L’emménagement temporaire de mes parents ne faisait pas partie du plan
Ma voiture a soudainement cédé à cause d’une panne mécanique. C’était une perte totale. Les coûts de réparation n’avaient pas de sens par rapport à la valeur. Soudain, je me suis retrouvé dans une nouvelle maison sans moyen de transport fiable pour mes enfants et moi.
J’avais besoin d’aide pour répondre à mes besoins de base comme faire les courses, les courses générales et m’assurer que mes enfants se rendaient à leurs activités parascolaires et en revenaient.
C’est à ce moment-là que mes parents sont intervenus, déclenchant le début de notre foyer multigénérationnel – un peu moins de trois mois après mon emménagement. À 80 et 74 ans, ils ont proposé de vivre avec nous pendant de longues périodes tout en gardant leur maison dans le Connecticut.
Cet arrangement devait initialement être temporaire. J’ai pensé que ce serait un moyen de stabiliser ma nouvelle vie de mère célibataire pendant que je m’installe dans ma nouvelle maison. Et vivre sous un même toit avec trois générations nous a obligé à réorganiser notre mode de vie.
Trois générations sous un même toit, c’est trois façons de vivre différentes
Mes parents passent en moyenne 10 jours par mois à vivre avec moi.
Dès le début, il y a eu peu de frictions. Heureusement, nous avons créé de manière organique des limites selon nos besoins. Même dans les espaces communs comme la cuisine, le garde-manger et le réfrigérateur.
Mes parents ont leur propre partie de la maison qui semble autonome, y compris la chambre secondaire et le salon. Bien que le salon soit commun, ce sont mes parents qui l’utilisent le plus.
La troisième chambre est la mienne et multifonctionnelle. Je l’ai transformé en salle de sport et en espace de travail dédié. Il y a aussi un lit sur lequel je peux dormir, mais parfois, je dors dans le salon lorsque mes parents ne l’utilisent pas.
Les espaces partagés sont la cuisine et la salle à manger, qui sont devenues nos espaces coopératifs. Les dîners sont plus animés et amusants.
Mes enfants ont obtenu un accès plus constant à mes parents, leurs grands-parents. J’ai un soutien émotionnel régulier pour ces conversations difficiles et les défis qui ont surgi à cause du divorce.
La présence de mes parents m’aide également financièrement, car ils m’aident à prendre des décisions financières judicieuses, comme l’assurance automobile à acheter.

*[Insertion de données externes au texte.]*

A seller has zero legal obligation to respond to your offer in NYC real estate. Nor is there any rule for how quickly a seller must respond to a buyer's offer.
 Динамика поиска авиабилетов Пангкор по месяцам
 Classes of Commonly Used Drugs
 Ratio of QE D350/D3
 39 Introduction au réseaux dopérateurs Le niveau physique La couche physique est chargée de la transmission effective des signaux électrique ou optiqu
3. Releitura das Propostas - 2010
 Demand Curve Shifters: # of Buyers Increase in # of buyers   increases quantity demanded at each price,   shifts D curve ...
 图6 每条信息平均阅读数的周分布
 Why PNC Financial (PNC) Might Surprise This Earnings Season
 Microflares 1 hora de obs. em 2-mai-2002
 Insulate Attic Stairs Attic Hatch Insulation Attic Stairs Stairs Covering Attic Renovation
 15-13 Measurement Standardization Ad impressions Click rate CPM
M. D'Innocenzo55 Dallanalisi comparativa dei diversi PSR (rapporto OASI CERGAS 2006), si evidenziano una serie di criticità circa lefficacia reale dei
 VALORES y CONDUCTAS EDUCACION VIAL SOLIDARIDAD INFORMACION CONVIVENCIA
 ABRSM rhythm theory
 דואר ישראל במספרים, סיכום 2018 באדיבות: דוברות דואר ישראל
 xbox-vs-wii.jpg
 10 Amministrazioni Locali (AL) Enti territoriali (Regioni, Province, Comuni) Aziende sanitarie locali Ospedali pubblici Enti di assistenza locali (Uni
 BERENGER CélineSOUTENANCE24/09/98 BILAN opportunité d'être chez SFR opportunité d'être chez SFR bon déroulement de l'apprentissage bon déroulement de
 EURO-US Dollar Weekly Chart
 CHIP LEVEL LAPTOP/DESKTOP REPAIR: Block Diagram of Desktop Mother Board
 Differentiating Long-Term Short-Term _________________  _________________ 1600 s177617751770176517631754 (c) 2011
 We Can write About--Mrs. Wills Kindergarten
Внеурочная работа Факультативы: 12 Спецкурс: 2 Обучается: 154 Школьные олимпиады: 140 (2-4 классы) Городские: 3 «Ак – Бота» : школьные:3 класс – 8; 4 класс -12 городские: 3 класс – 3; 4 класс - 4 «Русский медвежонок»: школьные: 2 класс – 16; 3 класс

Ils nous aident également avec l’essence et l’épicerie.
Cela a également transformé ma perception de la « maison »
Avant que mes parents n’emménagent avec moi, le foyer était lié au mariage, au partenariat et à une version de stabilité dont je pensais qu’elle durerait, même peut-être si notre mariage ne le faisait pas.
Désormais, la maison semble plus intentionnelle. Vivre avec mes parents durant cette période de la vie m’a montré qu’indépendance ne veut pas forcément dire confinement. Les systèmes de soutien peuvent être stratégiques. La vie multigénérationnelle n’est pas nécessairement un pas en arrière.
Est-ce que je considère ce mode de vie comme permanent ? Non. Mes parents emménageront-ils avec moi plus tard dans la vie ? Peut-être. Cela fait désormais partie de la conversation à long terme, puisque nous avons déjà vu que nous pouvons fonctionner ensemble – de manière imparfaite, avec amour.
Le divorce m’a forcé à entrer dans un nouveau chapitre, mais la présence de mes parents donne à mes enfants une cohérence et à mes parents un plus grand sens du but. Cela m’a également donné l’opportunité de me regrouper et de me reconstruire financièrement.